Collected data
==================================================

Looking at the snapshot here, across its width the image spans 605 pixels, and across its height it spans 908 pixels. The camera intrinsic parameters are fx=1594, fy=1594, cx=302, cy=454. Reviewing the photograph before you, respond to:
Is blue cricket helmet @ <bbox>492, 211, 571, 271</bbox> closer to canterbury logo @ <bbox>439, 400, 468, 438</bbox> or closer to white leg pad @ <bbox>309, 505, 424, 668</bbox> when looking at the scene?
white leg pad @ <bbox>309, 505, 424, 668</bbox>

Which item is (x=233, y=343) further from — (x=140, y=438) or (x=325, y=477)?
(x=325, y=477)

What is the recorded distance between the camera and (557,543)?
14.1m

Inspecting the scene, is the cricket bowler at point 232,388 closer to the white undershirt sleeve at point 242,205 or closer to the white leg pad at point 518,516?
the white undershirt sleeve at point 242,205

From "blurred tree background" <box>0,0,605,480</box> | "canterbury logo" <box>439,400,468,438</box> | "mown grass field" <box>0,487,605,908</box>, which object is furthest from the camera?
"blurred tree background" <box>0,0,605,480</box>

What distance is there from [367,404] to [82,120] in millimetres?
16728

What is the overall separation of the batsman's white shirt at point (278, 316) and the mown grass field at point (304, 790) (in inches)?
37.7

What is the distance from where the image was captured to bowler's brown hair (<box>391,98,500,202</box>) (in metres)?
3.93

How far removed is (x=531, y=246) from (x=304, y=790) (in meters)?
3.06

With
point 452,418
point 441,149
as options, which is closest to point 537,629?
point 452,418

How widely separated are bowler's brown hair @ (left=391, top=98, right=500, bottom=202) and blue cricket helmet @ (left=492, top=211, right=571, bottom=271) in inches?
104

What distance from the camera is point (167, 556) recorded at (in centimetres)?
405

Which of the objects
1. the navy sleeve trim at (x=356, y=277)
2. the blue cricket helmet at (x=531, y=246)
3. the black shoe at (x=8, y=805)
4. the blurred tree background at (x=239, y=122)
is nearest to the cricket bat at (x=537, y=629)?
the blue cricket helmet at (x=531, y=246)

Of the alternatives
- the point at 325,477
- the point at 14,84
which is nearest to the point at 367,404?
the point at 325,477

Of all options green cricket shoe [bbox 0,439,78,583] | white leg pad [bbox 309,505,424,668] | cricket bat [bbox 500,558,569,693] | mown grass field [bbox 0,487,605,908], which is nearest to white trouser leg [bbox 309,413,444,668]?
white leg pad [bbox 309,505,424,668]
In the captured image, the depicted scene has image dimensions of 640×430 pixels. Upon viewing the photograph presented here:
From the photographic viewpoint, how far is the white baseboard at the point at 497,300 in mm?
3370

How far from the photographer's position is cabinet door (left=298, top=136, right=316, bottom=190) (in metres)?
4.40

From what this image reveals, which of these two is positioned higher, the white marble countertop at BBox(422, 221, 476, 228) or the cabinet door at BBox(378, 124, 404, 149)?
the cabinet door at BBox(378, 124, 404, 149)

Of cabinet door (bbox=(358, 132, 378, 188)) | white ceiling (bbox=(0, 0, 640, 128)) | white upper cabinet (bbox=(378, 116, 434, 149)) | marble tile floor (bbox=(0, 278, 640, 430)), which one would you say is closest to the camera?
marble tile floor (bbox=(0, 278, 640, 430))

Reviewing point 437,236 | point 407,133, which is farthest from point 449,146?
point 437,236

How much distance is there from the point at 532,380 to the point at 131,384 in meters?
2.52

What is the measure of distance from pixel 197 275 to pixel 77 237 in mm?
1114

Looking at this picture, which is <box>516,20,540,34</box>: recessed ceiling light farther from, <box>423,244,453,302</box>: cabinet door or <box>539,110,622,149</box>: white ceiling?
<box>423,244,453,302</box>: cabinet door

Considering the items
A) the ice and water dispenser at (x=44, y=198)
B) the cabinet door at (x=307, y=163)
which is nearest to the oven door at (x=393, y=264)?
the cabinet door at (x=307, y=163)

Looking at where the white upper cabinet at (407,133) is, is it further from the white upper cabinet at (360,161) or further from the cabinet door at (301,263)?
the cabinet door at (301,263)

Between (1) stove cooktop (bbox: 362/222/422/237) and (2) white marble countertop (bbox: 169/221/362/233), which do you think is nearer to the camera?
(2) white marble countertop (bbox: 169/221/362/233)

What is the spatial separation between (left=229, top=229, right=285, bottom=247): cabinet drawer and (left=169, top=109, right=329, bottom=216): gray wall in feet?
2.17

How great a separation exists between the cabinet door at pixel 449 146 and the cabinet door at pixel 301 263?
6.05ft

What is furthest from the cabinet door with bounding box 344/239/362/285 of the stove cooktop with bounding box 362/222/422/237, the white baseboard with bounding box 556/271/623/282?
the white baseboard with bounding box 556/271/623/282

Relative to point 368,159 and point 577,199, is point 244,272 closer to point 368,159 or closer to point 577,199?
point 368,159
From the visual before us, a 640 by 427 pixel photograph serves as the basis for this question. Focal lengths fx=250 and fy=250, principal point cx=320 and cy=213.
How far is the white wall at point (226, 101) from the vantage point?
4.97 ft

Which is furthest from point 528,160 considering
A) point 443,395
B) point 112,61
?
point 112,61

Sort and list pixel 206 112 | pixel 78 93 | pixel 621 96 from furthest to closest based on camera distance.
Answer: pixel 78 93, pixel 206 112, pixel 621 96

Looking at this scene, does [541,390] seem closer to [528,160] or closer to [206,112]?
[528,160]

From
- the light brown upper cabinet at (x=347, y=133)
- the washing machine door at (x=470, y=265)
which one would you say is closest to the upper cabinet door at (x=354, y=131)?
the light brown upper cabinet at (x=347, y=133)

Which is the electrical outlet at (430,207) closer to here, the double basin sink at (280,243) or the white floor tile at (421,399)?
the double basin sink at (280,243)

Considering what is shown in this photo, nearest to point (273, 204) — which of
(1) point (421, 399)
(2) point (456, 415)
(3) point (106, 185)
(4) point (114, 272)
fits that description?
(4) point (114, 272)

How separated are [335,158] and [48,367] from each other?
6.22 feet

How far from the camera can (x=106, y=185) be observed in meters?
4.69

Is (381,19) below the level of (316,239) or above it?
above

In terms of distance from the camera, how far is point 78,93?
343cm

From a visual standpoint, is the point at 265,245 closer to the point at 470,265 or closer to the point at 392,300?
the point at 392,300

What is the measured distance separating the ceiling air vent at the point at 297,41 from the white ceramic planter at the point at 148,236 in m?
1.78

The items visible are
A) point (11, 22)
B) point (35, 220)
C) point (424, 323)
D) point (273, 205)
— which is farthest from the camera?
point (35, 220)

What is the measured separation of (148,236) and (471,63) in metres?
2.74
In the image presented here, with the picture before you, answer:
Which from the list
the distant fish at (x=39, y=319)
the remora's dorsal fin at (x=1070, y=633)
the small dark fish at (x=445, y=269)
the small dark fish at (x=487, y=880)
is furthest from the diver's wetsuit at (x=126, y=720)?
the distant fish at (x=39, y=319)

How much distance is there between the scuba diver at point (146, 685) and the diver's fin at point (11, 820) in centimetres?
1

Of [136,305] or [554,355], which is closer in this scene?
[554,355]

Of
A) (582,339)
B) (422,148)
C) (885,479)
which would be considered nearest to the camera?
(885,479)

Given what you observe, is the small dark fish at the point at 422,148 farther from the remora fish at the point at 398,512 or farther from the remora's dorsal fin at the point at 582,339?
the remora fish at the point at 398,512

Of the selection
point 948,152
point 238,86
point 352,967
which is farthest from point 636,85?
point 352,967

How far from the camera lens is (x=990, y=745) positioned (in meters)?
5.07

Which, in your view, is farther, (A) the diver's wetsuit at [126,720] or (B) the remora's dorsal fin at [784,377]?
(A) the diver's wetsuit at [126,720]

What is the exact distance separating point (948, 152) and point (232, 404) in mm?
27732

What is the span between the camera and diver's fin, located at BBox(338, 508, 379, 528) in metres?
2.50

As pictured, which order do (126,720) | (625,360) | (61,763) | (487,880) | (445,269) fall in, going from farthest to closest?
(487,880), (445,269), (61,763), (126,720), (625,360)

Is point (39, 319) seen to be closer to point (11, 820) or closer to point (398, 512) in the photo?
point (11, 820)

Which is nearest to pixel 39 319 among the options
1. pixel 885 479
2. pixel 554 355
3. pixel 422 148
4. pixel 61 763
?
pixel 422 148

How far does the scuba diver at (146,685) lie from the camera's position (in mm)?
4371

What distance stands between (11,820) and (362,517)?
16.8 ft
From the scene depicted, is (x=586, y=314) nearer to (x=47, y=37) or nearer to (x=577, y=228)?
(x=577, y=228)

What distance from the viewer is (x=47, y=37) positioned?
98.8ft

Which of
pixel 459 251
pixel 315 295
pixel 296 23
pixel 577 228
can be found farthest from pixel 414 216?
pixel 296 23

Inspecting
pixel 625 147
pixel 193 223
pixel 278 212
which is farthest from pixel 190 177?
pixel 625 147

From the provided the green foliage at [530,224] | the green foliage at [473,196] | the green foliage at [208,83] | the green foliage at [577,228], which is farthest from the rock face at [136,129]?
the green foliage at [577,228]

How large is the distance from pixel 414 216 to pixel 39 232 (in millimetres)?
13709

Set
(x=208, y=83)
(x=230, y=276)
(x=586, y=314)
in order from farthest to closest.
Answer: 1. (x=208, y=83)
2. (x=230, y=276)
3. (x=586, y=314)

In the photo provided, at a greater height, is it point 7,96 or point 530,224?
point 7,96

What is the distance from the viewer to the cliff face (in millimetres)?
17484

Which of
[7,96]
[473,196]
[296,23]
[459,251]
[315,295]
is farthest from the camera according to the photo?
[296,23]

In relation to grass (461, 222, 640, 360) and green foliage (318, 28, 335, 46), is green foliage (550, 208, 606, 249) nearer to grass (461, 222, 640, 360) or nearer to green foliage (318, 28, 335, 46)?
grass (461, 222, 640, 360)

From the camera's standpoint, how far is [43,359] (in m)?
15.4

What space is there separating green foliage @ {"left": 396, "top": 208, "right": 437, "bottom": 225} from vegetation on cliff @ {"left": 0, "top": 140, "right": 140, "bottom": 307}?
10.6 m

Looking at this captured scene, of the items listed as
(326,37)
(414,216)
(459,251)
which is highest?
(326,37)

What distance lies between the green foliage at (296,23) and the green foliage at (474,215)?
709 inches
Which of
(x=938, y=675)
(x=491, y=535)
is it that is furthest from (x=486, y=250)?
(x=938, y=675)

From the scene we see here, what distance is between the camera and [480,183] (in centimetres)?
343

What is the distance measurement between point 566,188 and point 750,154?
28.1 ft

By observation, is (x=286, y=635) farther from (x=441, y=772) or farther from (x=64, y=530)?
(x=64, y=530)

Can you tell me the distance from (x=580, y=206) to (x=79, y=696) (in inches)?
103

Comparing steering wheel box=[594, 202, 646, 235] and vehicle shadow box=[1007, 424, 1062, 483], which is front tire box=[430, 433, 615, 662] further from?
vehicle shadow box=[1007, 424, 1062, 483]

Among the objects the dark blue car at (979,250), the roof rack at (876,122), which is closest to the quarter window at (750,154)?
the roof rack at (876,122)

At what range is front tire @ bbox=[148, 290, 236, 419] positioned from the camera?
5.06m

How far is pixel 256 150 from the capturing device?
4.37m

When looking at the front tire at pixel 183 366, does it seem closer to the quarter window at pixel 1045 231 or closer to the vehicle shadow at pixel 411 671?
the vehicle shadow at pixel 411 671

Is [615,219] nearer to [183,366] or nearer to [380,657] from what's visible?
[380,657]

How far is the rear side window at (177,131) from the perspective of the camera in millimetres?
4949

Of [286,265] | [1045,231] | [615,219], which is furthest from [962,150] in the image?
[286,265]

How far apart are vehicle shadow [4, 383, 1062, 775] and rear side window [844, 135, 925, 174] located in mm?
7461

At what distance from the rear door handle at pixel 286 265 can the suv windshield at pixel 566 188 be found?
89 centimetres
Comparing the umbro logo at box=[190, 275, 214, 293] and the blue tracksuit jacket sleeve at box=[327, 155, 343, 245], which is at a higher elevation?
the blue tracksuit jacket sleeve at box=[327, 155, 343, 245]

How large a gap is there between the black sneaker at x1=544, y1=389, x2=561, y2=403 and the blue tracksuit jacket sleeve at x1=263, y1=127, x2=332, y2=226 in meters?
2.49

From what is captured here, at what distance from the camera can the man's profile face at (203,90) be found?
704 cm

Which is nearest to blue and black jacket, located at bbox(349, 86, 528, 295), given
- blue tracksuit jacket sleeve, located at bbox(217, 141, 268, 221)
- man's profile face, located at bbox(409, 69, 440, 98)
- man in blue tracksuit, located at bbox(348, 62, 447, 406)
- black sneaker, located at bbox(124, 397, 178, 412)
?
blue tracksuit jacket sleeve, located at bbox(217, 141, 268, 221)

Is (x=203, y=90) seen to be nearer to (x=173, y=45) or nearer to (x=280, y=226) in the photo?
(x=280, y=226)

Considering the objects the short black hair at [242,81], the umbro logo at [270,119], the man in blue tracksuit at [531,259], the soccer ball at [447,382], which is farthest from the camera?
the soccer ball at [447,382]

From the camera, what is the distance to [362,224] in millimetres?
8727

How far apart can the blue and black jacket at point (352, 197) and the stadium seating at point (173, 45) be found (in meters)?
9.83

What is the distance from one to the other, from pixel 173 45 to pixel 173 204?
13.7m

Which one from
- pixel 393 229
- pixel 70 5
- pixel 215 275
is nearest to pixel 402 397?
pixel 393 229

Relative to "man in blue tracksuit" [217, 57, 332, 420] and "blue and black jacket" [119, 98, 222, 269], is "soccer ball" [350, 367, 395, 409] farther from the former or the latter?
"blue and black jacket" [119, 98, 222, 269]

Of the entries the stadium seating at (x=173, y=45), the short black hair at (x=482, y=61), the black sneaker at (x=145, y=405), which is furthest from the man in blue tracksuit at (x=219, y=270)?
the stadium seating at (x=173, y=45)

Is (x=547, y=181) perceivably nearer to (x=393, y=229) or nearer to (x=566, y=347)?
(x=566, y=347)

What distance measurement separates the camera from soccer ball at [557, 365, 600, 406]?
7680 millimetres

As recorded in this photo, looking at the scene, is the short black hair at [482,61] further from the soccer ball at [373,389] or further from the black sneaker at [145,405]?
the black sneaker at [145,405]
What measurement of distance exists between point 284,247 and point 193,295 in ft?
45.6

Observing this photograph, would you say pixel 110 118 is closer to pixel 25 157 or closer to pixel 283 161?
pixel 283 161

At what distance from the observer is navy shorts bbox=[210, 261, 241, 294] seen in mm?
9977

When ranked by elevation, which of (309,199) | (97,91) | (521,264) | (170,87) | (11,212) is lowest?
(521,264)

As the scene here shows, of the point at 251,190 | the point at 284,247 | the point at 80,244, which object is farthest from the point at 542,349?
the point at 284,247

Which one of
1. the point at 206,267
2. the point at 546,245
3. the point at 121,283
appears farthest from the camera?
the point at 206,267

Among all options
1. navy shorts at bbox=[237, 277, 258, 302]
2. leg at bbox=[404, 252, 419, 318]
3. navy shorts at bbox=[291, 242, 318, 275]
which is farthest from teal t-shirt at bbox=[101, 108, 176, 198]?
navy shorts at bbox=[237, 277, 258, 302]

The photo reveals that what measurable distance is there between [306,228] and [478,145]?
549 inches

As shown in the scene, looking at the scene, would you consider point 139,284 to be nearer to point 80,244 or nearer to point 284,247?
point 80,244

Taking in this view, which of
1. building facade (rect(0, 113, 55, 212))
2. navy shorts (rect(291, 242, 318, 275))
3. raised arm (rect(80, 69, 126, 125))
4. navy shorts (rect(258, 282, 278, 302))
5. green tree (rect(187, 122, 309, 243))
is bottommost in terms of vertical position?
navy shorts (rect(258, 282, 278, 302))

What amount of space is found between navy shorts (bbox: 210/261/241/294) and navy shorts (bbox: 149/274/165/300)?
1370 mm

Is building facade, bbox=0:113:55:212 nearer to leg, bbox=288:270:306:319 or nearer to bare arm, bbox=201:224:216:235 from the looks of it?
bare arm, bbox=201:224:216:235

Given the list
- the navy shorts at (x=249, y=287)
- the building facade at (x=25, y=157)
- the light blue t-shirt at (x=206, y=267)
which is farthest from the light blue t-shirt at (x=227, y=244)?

==================================================

Goal
Update the entries beginning with the line that contains "The photo reveals" and continuing through the last line of the entries, changing "building facade" to "building front" and keeping everything else the same.

Exercise output
The photo reveals that what measurable distance is there between [306,228] and [478,145]?
549 inches

As shown in the scene, looking at the scene, would you consider point 139,284 to be nearer to point 80,244 or nearer to point 284,247?
point 80,244

Taking in this view, which of
1. building front (rect(0, 113, 55, 212))
2. navy shorts (rect(291, 242, 318, 275))
3. raised arm (rect(80, 69, 126, 125))
4. navy shorts (rect(258, 282, 278, 302))
5. green tree (rect(187, 122, 309, 243))
is bottommost in terms of vertical position?
navy shorts (rect(258, 282, 278, 302))

What amount of space is found between navy shorts (bbox: 210/261/241/294) and navy shorts (bbox: 149/274/165/300)?
1370 mm

Is building front, bbox=0:113:55:212 nearer to leg, bbox=288:270:306:319 or nearer to bare arm, bbox=201:224:216:235 from the looks of it?
bare arm, bbox=201:224:216:235

Given the list
- the navy shorts at (x=249, y=287)
- the building front at (x=25, y=157)
- the light blue t-shirt at (x=206, y=267)
which is farthest from the light blue t-shirt at (x=227, y=244)?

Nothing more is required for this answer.